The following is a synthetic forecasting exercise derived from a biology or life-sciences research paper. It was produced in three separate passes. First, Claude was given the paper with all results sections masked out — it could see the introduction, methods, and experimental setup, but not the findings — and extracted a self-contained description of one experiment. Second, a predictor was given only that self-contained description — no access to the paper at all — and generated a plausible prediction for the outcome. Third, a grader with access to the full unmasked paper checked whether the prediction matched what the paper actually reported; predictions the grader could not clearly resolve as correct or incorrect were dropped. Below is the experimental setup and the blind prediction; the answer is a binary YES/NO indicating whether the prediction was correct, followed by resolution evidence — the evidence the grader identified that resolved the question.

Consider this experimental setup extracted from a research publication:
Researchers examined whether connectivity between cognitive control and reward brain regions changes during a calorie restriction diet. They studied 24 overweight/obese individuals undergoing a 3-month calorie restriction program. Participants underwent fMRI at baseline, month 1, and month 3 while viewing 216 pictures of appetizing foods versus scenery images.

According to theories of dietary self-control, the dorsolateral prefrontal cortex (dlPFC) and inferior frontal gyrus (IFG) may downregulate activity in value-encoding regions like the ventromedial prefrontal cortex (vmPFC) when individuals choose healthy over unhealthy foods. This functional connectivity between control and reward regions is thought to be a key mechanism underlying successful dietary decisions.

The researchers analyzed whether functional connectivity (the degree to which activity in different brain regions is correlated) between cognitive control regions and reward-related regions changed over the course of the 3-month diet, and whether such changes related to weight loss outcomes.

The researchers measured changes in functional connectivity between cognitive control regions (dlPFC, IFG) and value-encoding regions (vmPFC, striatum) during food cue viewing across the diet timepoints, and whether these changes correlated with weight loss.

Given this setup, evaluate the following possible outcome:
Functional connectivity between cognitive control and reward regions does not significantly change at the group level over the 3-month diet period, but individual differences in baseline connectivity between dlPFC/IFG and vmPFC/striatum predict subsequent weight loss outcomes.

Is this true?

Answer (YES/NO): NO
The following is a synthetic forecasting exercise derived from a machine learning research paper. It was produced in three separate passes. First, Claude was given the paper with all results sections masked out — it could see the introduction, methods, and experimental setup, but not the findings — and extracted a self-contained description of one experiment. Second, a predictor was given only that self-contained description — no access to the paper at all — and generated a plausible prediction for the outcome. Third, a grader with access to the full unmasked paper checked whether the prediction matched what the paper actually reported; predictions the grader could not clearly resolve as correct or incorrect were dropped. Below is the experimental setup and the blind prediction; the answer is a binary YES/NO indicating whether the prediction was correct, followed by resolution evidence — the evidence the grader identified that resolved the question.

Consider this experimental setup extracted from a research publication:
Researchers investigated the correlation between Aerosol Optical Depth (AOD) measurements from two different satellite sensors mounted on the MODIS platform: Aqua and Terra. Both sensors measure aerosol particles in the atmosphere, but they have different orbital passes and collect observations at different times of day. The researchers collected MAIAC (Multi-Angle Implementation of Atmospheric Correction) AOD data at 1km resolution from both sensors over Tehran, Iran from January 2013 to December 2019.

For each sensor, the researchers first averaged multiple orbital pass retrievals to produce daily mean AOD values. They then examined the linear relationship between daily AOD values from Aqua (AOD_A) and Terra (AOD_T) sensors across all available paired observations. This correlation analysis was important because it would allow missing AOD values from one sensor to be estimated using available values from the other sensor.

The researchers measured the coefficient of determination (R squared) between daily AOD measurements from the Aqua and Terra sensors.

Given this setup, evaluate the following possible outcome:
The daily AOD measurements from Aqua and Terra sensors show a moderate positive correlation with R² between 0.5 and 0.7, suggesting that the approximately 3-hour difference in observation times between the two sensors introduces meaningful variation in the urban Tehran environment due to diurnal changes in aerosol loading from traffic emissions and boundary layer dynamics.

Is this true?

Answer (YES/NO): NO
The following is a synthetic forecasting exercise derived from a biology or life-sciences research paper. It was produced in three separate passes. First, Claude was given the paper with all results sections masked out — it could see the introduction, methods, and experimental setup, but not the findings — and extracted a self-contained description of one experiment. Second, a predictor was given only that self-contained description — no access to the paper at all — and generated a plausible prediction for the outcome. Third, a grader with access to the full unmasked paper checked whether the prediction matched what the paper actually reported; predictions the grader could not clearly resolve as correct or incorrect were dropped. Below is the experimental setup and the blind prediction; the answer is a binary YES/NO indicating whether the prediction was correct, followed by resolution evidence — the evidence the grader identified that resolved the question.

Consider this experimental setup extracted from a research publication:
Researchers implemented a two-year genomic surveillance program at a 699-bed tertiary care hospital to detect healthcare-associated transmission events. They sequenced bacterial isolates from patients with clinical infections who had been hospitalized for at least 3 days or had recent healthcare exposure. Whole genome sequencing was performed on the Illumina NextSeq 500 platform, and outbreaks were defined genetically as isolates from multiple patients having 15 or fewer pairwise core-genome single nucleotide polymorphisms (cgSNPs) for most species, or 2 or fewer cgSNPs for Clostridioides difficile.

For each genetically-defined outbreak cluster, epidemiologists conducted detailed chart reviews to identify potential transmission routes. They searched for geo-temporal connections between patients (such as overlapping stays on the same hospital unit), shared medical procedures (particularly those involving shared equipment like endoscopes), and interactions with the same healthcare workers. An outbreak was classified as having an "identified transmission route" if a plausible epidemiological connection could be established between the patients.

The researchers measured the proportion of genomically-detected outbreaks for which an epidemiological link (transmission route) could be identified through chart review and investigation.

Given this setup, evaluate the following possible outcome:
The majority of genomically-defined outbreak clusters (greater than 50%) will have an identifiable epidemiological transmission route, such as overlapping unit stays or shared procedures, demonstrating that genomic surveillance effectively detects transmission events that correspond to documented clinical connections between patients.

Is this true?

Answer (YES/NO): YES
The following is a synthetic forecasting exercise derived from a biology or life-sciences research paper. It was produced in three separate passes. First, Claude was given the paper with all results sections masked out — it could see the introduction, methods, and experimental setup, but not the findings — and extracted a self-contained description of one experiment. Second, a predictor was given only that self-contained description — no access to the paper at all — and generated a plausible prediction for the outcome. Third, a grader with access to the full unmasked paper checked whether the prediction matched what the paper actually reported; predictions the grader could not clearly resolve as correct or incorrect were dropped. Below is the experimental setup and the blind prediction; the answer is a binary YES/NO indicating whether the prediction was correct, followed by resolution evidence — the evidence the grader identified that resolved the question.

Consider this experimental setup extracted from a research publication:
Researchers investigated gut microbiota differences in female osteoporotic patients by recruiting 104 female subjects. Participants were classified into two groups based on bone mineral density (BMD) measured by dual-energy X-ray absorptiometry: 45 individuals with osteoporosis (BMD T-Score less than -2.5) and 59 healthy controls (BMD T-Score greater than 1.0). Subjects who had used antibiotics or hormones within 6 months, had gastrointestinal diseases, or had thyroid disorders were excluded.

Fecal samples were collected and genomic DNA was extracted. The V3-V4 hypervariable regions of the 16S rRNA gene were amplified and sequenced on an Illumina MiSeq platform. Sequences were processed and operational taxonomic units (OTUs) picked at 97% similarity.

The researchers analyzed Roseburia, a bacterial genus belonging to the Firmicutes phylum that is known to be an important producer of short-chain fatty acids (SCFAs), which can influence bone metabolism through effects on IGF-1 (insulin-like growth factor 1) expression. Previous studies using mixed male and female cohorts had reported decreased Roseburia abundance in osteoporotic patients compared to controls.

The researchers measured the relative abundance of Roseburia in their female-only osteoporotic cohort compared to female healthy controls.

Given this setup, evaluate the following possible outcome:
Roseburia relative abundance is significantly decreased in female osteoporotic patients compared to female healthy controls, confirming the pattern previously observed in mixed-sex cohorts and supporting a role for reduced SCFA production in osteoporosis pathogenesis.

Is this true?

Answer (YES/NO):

- _Problem to work on_
Nothing in the data above may be skipped; repeat it all exactly.

- _Task result_
The following is a synthetic forecasting exercise derived from a biology or life-sciences research paper. It was produced in three separate passes. First, Claude was given the paper with all results sections masked out — it could see the introduction, methods, and experimental setup, but not the findings — and extracted a self-contained description of one experiment. Second, a predictor was given only that self-contained description — no access to the paper at all — and generated a plausible prediction for the outcome. Third, a grader with access to the full unmasked paper checked whether the prediction matched what the paper actually reported; predictions the grader could not clearly resolve as correct or incorrect were dropped. Below is the experimental setup and the blind prediction; the answer is a binary YES/NO indicating whether the prediction was correct, followed by resolution evidence — the evidence the grader identified that resolved the question.

Consider this experimental setup extracted from a research publication:
Researchers examined whether connectivity between cognitive control and reward brain regions changes during a calorie restriction diet. They studied 24 overweight/obese individuals undergoing a 3-month calorie restriction program. Participants underwent fMRI at baseline, month 1, and month 3 while viewing 216 pictures of appetizing foods versus scenery images.

According to theories of dietary self-control, the dorsolateral prefrontal cortex (dlPFC) and inferior frontal gyrus (IFG) may downregulate activity in value-encoding regions like the ventromedial prefrontal cortex (vmPFC) when individuals choose healthy over unhealthy foods. This functional connectivity between control and reward regions is thought to be a key mechanism underlying successful dietary decisions.

The researchers analyzed whether functional connectivity (the degree to which activity in different brain regions is correlated) between cognitive control regions and reward-related regions changed over the course of the 3-month diet, and whether such changes related to weight loss outcomes.

The researchers measured changes in functional connectivity between cognitive control regions (dlPFC, IFG) and value-encoding regions (vmPFC, striatum) during food cue viewing across the diet timepoints, and whether these changes correlated with weight loss.

Given this setup, evaluate the following possible outcome:
Functional connectivity between cognitive control and reward regions does not significantly change at the group level over the 3-month diet period, but individual differences in baseline connectivity between dlPFC/IFG and vmPFC/striatum predict subsequent weight loss outcomes.

Is this true?

Answer (YES/NO): NO
The following is a synthetic forecasting exercise derived from a machine learning research paper. It was produced in three separate passes. First, Claude was given the paper with all results sections masked out — it could see the introduction, methods, and experimental setup, but not the findings — and extracted a self-contained description of one experiment. Second, a predictor was given only that self-contained description — no access to the paper at all — and generated a plausible prediction for the outcome. Third, a grader with access to the full unmasked paper checked whether the prediction matched what the paper actually reported; predictions the grader could not clearly resolve as correct or incorrect were dropped. Below is the experimental setup and the blind prediction; the answer is a binary YES/NO indicating whether the prediction was correct, followed by resolution evidence — the evidence the grader identified that resolved the question.

Consider this experimental setup extracted from a research publication:
Researchers investigated the correlation between Aerosol Optical Depth (AOD) measurements from two different satellite sensors mounted on the MODIS platform: Aqua and Terra. Both sensors measure aerosol particles in the atmosphere, but they have different orbital passes and collect observations at different times of day. The researchers collected MAIAC (Multi-Angle Implementation of Atmospheric Correction) AOD data at 1km resolution from both sensors over Tehran, Iran from January 2013 to December 2019.

For each sensor, the researchers first averaged multiple orbital pass retrievals to produce daily mean AOD values. They then examined the linear relationship between daily AOD values from Aqua (AOD_A) and Terra (AOD_T) sensors across all available paired observations. This correlation analysis was important because it would allow missing AOD values from one sensor to be estimated using available values from the other sensor.

The researchers measured the coefficient of determination (R squared) between daily AOD measurements from the Aqua and Terra sensors.

Given this setup, evaluate the following possible outcome:
The daily AOD measurements from Aqua and Terra sensors show a moderate positive correlation with R² between 0.5 and 0.7, suggesting that the approximately 3-hour difference in observation times between the two sensors introduces meaningful variation in the urban Tehran environment due to diurnal changes in aerosol loading from traffic emissions and boundary layer dynamics.

Is this true?

Answer (YES/NO): NO
The following is a synthetic forecasting exercise derived from a biology or life-sciences research paper. It was produced in three separate passes. First, Claude was given the paper with all results sections masked out — it could see the introduction, methods, and experimental setup, but not the findings — and extracted a self-contained description of one experiment. Second, a predictor was given only that self-contained description — no access to the paper at all — and generated a plausible prediction for the outcome. Third, a grader with access to the full unmasked paper checked whether the prediction matched what the paper actually reported; predictions the grader could not clearly resolve as correct or incorrect were dropped. Below is the experimental setup and the blind prediction; the answer is a binary YES/NO indicating whether the prediction was correct, followed by resolution evidence — the evidence the grader identified that resolved the question.

Consider this experimental setup extracted from a research publication:
Researchers implemented a two-year genomic surveillance program at a 699-bed tertiary care hospital to detect healthcare-associated transmission events. They sequenced bacterial isolates from patients with clinical infections who had been hospitalized for at least 3 days or had recent healthcare exposure. Whole genome sequencing was performed on the Illumina NextSeq 500 platform, and outbreaks were defined genetically as isolates from multiple patients having 15 or fewer pairwise core-genome single nucleotide polymorphisms (cgSNPs) for most species, or 2 or fewer cgSNPs for Clostridioides difficile.

For each genetically-defined outbreak cluster, epidemiologists conducted detailed chart reviews to identify potential transmission routes. They searched for geo-temporal connections between patients (such as overlapping stays on the same hospital unit), shared medical procedures (particularly those involving shared equipment like endoscopes), and interactions with the same healthcare workers. An outbreak was classified as having an "identified transmission route" if a plausible epidemiological connection could be established between the patients.

The researchers measured the proportion of genomically-detected outbreaks for which an epidemiological link (transmission route) could be identified through chart review and investigation.

Given this setup, evaluate the following possible outcome:
The majority of genomically-defined outbreak clusters (greater than 50%) will have an identifiable epidemiological transmission route, such as overlapping unit stays or shared procedures, demonstrating that genomic surveillance effectively detects transmission events that correspond to documented clinical connections between patients.

Is this true?

Answer (YES/NO): YES
The following is a synthetic forecasting exercise derived from a biology or life-sciences research paper. It was produced in three separate passes. First, Claude was given the paper with all results sections masked out — it could see the introduction, methods, and experimental setup, but not the findings — and extracted a self-contained description of one experiment. Second, a predictor was given only that self-contained description — no access to the paper at all — and generated a plausible prediction for the outcome. Third, a grader with access to the full unmasked paper checked whether the prediction matched what the paper actually reported; predictions the grader could not clearly resolve as correct or incorrect were dropped. Below is the experimental setup and the blind prediction; the answer is a binary YES/NO indicating whether the prediction was correct, followed by resolution evidence — the evidence the grader identified that resolved the question.

Consider this experimental setup extracted from a research publication:
Researchers investigated gut microbiota differences in female osteoporotic patients by recruiting 104 female subjects. Participants were classified into two groups based on bone mineral density (BMD) measured by dual-energy X-ray absorptiometry: 45 individuals with osteoporosis (BMD T-Score less than -2.5) and 59 healthy controls (BMD T-Score greater than 1.0). Subjects who had used antibiotics or hormones within 6 months, had gastrointestinal diseases, or had thyroid disorders were excluded.

Fecal samples were collected and genomic DNA was extracted. The V3-V4 hypervariable regions of the 16S rRNA gene were amplified and sequenced on an Illumina MiSeq platform. Sequences were processed and operational taxonomic units (OTUs) picked at 97% similarity.

The researchers analyzed Roseburia, a bacterial genus belonging to the Firmicutes phylum that is known to be an important producer of short-chain fatty acids (SCFAs), which can influence bone metabolism through effects on IGF-1 (insulin-like growth factor 1) expression. Previous studies using mixed male and female cohorts had reported decreased Roseburia abundance in osteoporotic patients compared to controls.

The researchers measured the relative abundance of Roseburia in their female-only osteoporotic cohort compared to female healthy controls.

Given this setup, evaluate the following possible outcome:
Roseburia relative abundance is significantly decreased in female osteoporotic patients compared to female healthy controls, confirming the pattern previously observed in mixed-sex cohorts and supporting a role for reduced SCFA production in osteoporosis pathogenesis.

Is this true?

Answer (YES/NO):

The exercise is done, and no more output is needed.